Performed under reducing conditions.
Predicted band size: 192 kDa
Observed band size: 192 kDa
Additional bands at: 37 kDa, 52 kDa. We are unsure as to the identity of these extra bands.
Exposure time: 1 minute
ICC/IF image of ab105469 stained HepG2 cells. The cells were 4% formaldehyde fixed (10 min) and then incubated in 1%BSA / 10% normal goat serum / 0.3M glycine in 0.1% PBS-Tween for 1h to permeabilise the cells and block non-specific protein-protein interactions. The cells were then incubated with the antibody (ab105469, 5µg/ml) overnight at +4°C. The secondary antibody (green) was ab96899, DyLight® 488 goat anti-rabbit IgG (H+L) used at a 1/250 dilution for 1h.

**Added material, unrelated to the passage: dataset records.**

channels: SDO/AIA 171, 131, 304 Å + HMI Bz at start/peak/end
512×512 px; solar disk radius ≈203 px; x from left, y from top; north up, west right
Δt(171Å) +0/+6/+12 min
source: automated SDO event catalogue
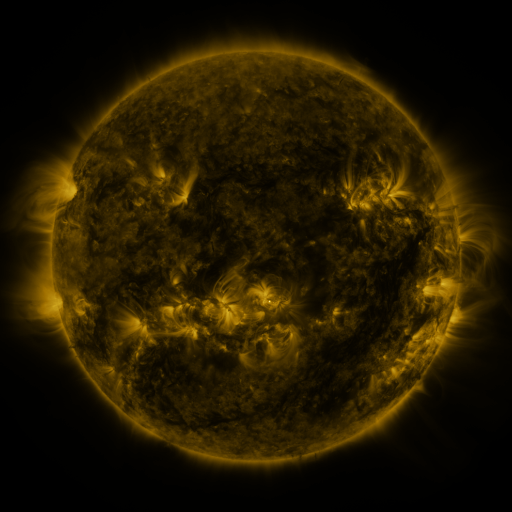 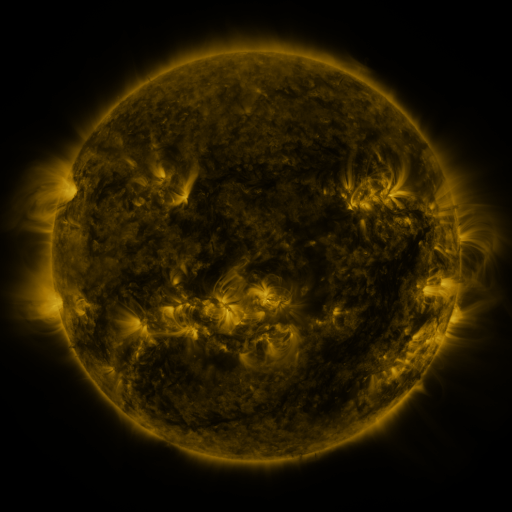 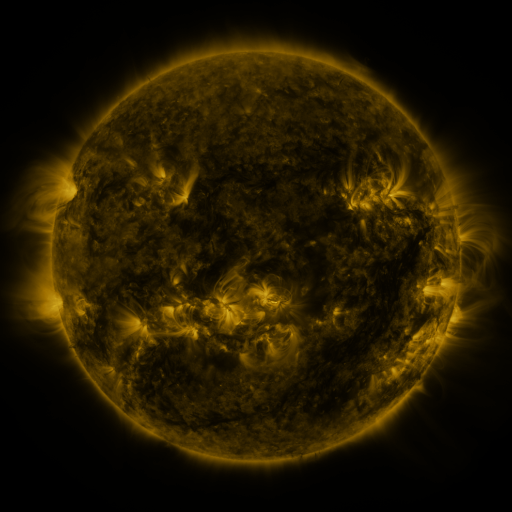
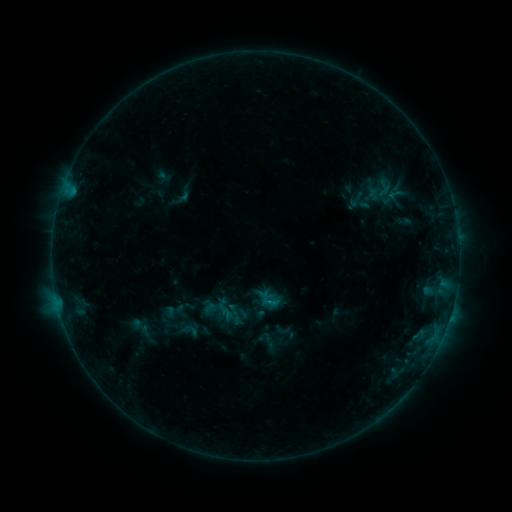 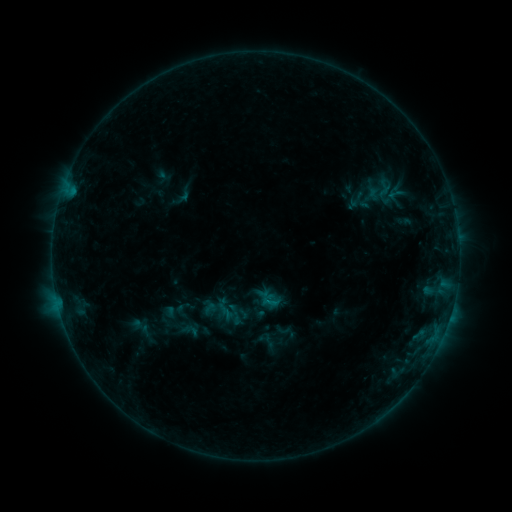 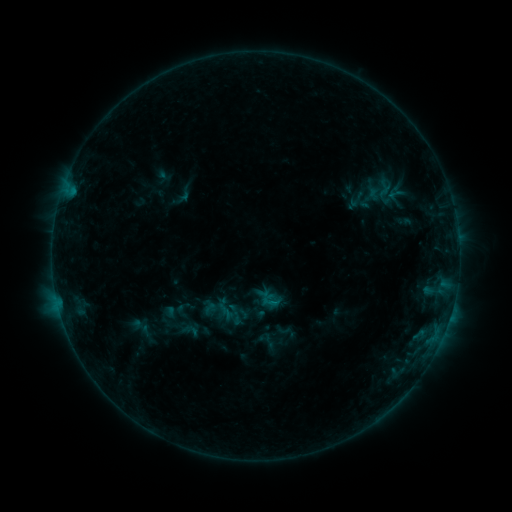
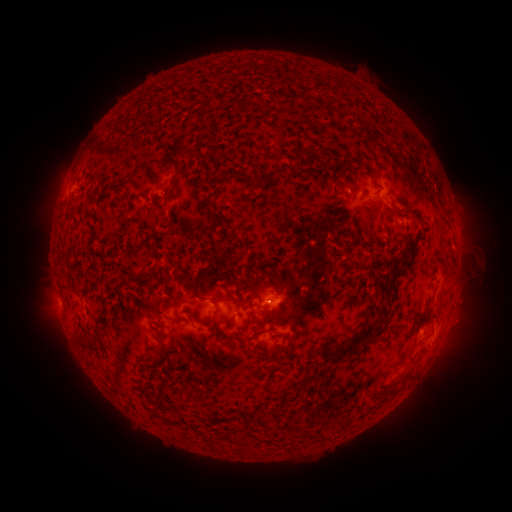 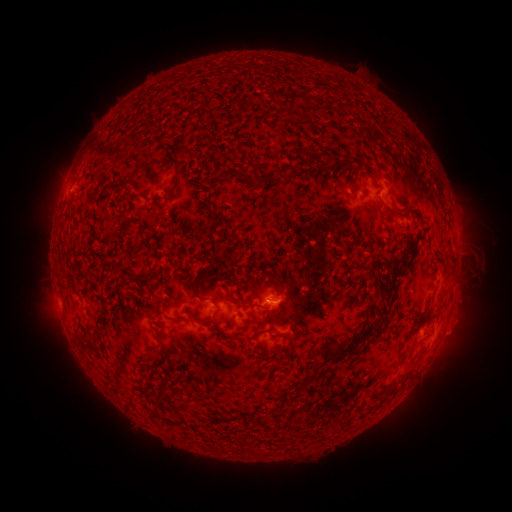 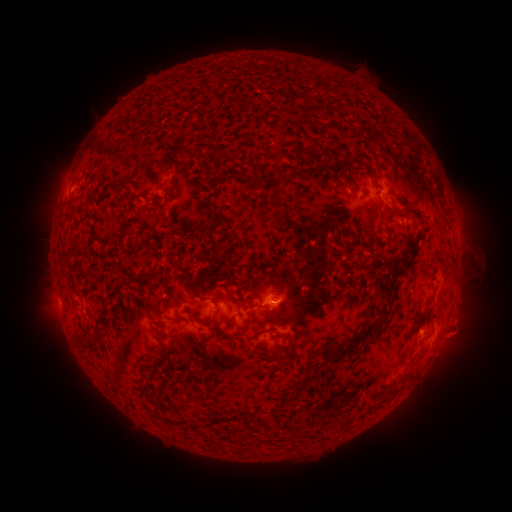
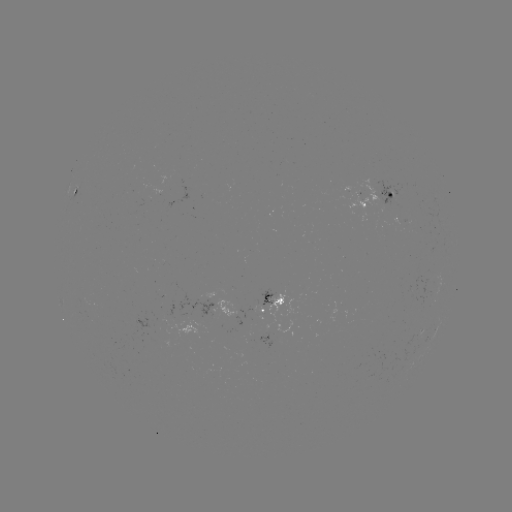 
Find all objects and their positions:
eruption: (461, 335)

Alexa Fluor® 594 WGA was used to label plasma membranes (red) at a 1/200 dilution for 1h. DAPI was used to stain the cell nuclei (blue) at a concentration of 1.43µM. This antibody also gave a positive result in 4% formaldehyde fixed (10 min) MCF7 cells at 5µg/ml.
ab105469 has not yet been referenced specifically in any publications.